Description
Today, diversity of gender and sexuality is beginning to be recognized and celebrated, even while many religious denominations still resist these cultural changes. The Gift of Sublimation offers pastoral interpretations of these social shifts in light of psychological principles, and argues that there is, historically, not only one view of masculinity but multiple conceptions. This discussion covers topics as diverse as the moral disapproval of masturbation; the efforts of some churches to convince homosexual men to adopt a heterosexual orientation; the dynamics of male envy of female longevity; the homosexual tendencies of King James I of England and VI of Scotland; and biblical portraits of God’s body, gender, and sexuality. Nathan Carlin and Donald Capps make special use of the psychoanalytic concept of sublimation: the redirection of sexual desires that is considered unacceptable or unworthy toward interests and aspirations that are considered acceptable and worthy. While the use of psychoanalytic hermeneutics here is likely to raise various red flags for potential religious readers, especially for those who have been informed that Sigmund Freud was hostile towards religion, this book presents a rather different view, focusing on religious sublimation.
About the Author
Nathan Carlin is Associate Professor in the McGovern Centre for Humanities and Ethics at the University of Texas Medical School. He is the author or co-author of four previous books, including Religious Mourning (2014).

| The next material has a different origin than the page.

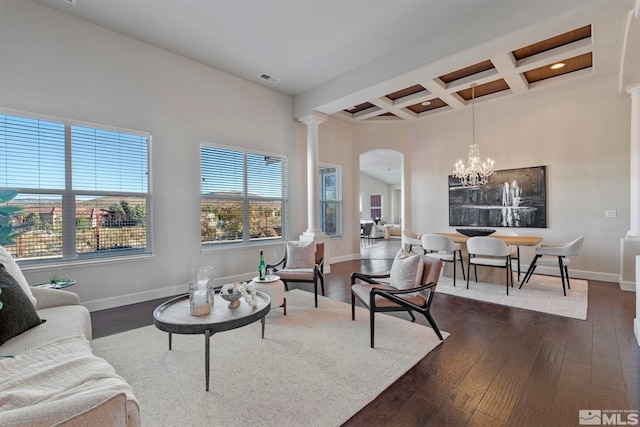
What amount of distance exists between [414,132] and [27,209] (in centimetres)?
734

Donald Capps is Professor of Pastoral Psychology (Emeritus) and Adjunct Professor at Princeton Theological Seminary. He is the author of many books, including Reframing (1990), Agents of Hope (1995) and Men, Religion, and Melancholia (1997). His publications with the Lutterworth Press include At Home in the World (2013), The Resourceful Self (2015) and Still Growing (2015).
Contents
Acknowledgments
Introduction
Part 1 – The Liberating Effects of Sublimation
1. Freud’s Idea of Sublimation
2. King James and the Sublimation of Aggression
3. 3 Methuselah and the Sublimation of Envy
Part 2 – Moral, Sexual, and Religious Issues
4. Masturbation, Homosexuality, and Moral Disapproval
5. Eleven Gay Men: A Case of Unexceptional Sublimation
6. God’s Gender Confusion and Sexuality in the Church
Bibliography
Index
Endorsements and Reviews
This is an intriguing, important, and timely book on multiple masculinities depicted through the prism of the concept of sublimation. Carlin and Capps, using biblical and contemporary examples, invite the reader toward a more complex, flexible, and deeper understanding of the varied ways men sublimate their erotic desires with other men and women. Indeed, the book itself is an illustration of the sublimation of sexual instincts, revealed in the shared serious and playful scholarship and friendship of these authors.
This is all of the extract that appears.